By Tabitha Korol and Kevin O’Neil, February 11, 2020
We can all fight for a cause, but “The function of wisdom is to discriminate between good and evil. – Marcus Tullius Cicero
They began as idealists, working to save the French-Jewish army captain Alfred Dreyfus who’d been falsely accused of conspiring with the Prussian army. The Dreyfus Affair of the mid-1890s and early 1900s was the impulsion for people to unite in support of the rights of the individual before a military authority that was rightly seen to be draconian and dismissive. A worthy cause, yet the case divided France into the anti-Dreyfusards, fascist, Jew-hating ultranationalists, and the “Dreyfusards,” the anti-fascists who formed associations and humanitarian consensus to gain his exoneration.
Today’s anti-fascists, “Antifa,” miss the point if they see themselves as successors to the Dreyfusards. The latter were inspired by love of the individual, a positive inspiration, whereas Antifa is motivated by negative hatred for the establishment and the abuse of the individual who happens to disagree with them.
Defining the term fascism has proven notoriously difficult. There were German antifascists in the early 1900s who joined the Jewish working class to fight for dignity and better wages, and Italian antifascists who fought against Benito Mussolini’s Fascist Party and Hitler’s growing influence. There were also Spanish antifascists both before and during Spain’s civil war, with writers Orwell and Hemingway among their ranks.
But there are sufficient differences between the various fascist regimes that make it virtually impossible to identify a commonality. However, most leading scholars agree that all fascists support the violent revolutionary overthrow of the state’s entire government to be replaced with a totalitarian system that diminishes the value of the individual to a mere component of the whole. Any difference of opinion is seen as fair game to be silenced.
Antifa are a burgeoning collection of discontented militant-leftist groups who, convinced that white supremacism was responsible for chattel slavery and the Holocaust, are allied in their attempt to overthrow “white” western government by any means available, including violence.

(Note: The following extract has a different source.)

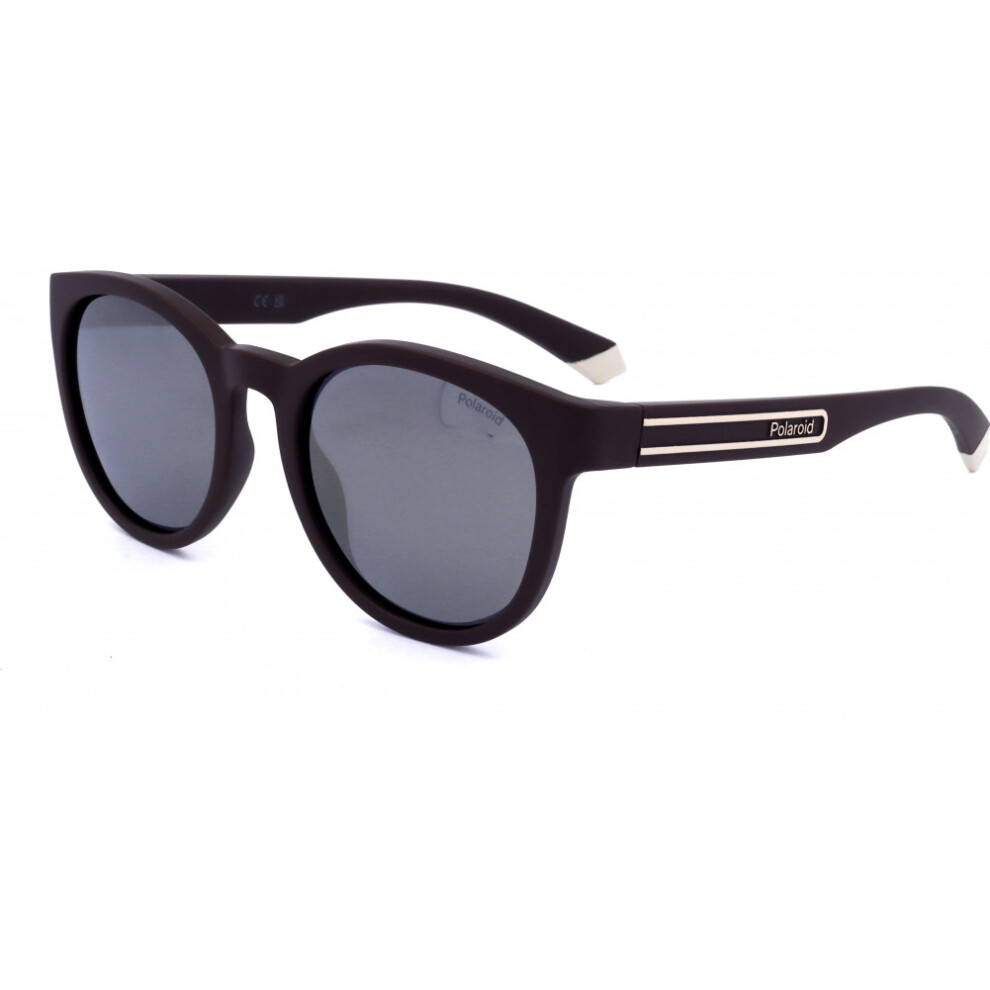 Polaroid Pld-2150-S-B3v Pld 2150 S 52 B3v Sunglasses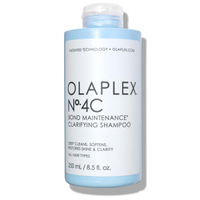 Olaplex No. 4C Clarifying Shampoo, £28 | Space NK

British political theorist Roger Griffin, author of “The Nature of Fascism,” wrote, “Fascism is a genus of political ideology whose mythic core in its various permutations is … palingenetic,” which means that a “rebirth” would follow the demolition of the existing political order. By this scholarly definition, Antifa’s own methods and goals fulfill the criteria – not of anti-fascism – but of Fascism!
After interviewing 61 current members in 17 countries, Mark Bray, author of “Antifa: The Anti-Fascist Handbook,” asserts that militant antifascism is a “reasonable, historically informed response to the fascist threat that persisted” after World War II and into recent years. They argue that every fascist or white-supremacist group has the potential of being the start of Mussolini’s original hundred or Hitler’s first fifty-four members of the German Workers’ Party. Hence, they believe they have a righteous obligation to stop what they regard as fascist “violence, incivility, discrimination, and speeches that stimulate further white supremacy, oppression and genocide.”

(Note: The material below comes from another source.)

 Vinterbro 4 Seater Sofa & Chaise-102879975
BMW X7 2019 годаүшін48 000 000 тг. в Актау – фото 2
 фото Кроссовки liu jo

And fascism, real fascism, must be opposed. Edmund Burke’s statement was never more apposite, “The only thing necessary for the triumph of evil is for good men to do nothing.”
In “The View from My Window: The Ethics of Using Violence to Fight Fascism,” Elie Wiesel recalled familiar riots while he was watching one play out below his fifth-floor window in Berkeley. It brought to mind the millions of people who fought fascism throughout Europe, and he suitably wondered at what point resistance to fascism may be justifiable.

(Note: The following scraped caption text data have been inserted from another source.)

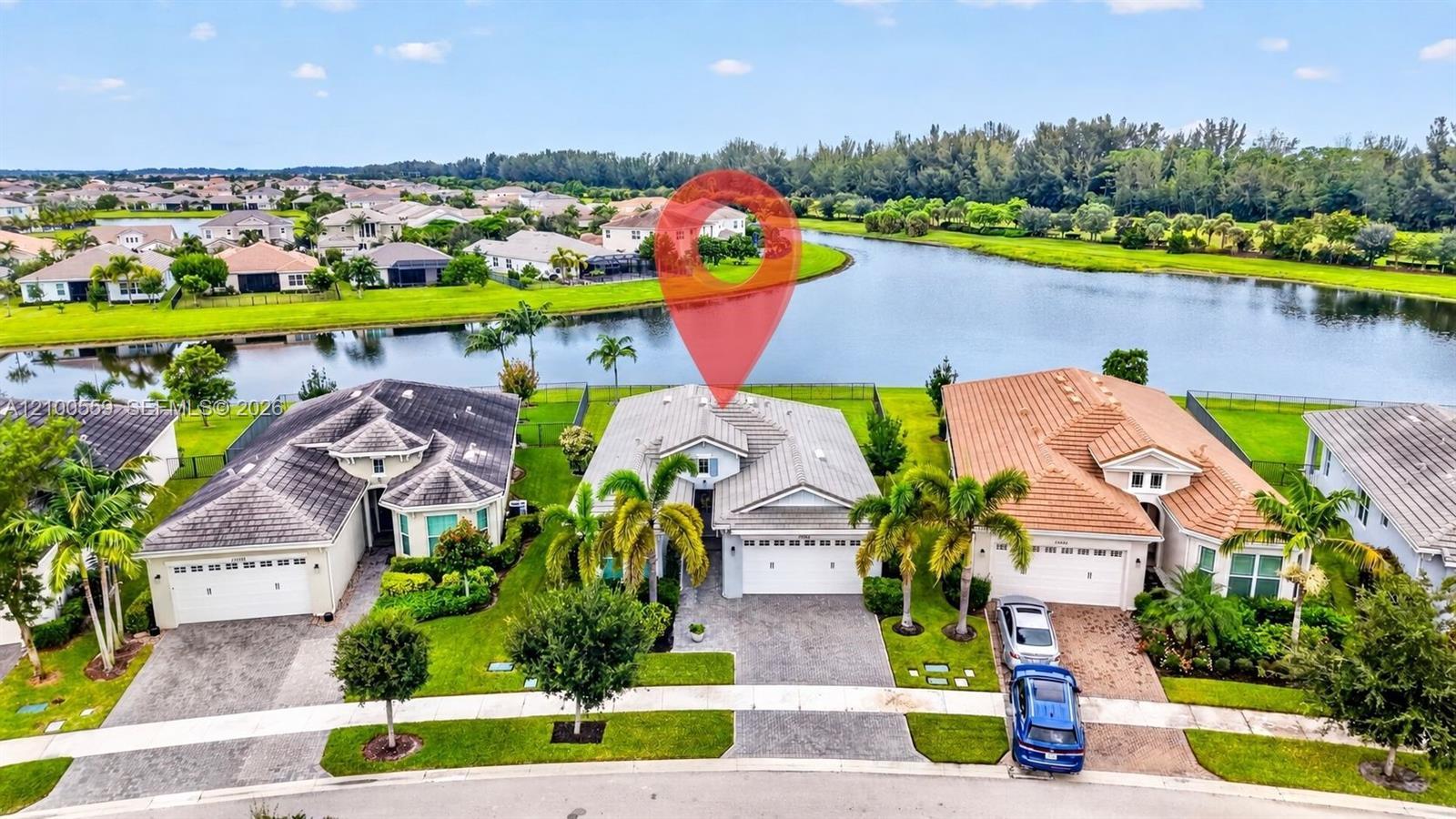 15672 Goldfinch Cir, Westlake FL 33470 photo 4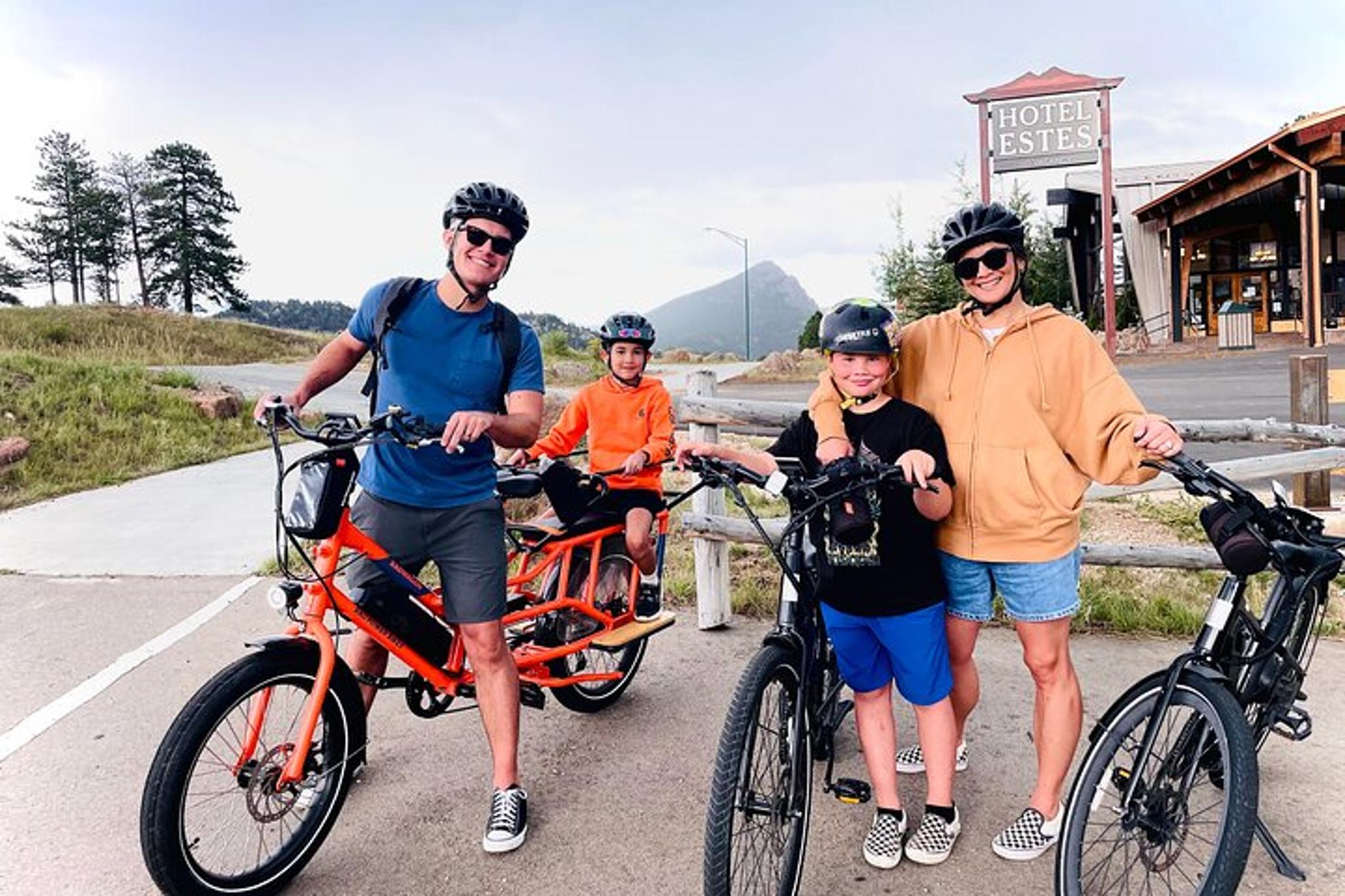Estes Park Ebike Tour - Image 4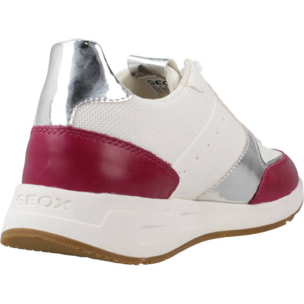 Sneakers de  Mujer de la marca GEOX  modelo D BULMYA Beige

A very sobering question! And whatever the “point” is at which action is justified, one thing is certain: we must be able to define fascism and be convinced that the group we oppose is truly fascistic.
Not only had Wiesel witnessed real fascism at work, but had suffered from it, and lost both parents and a sister to the Nazis. He recalled the brave month-long resistance of the Jews in the Warsaw Ghetto when the Nazis came to liquidate it, April 19, 1943. More than fifty-six thousand Jews were killed, very few escaping. This is the face of real fascism.
America is not Warsaw; neither is it remotely similar. We are not ruled by an authoritarian power, and our laws are not for the subjugation of the individual, but for his/her protection. Antifa must ask themselves if they are even capable of actually recognizing true Fascism.
Columnist Mark Thiessen wrote in the Washington Times (6.30.17) that Antifa was the “moral equivalent of neo-Nazis.” The statement may or may not be prescient, but it will not be the first time in history that a movement that began as an ideological liberator abandoned reason and descended into violence and incoherent rage. In the famous words of Goya, “The sleep of reason produces monsters.”
If Antifa truly aspire to being worthy successors to the antifascist groups of history, they must urgently learn the meaning and methods of fascism and be prepared to come to some very disturbing conclusions.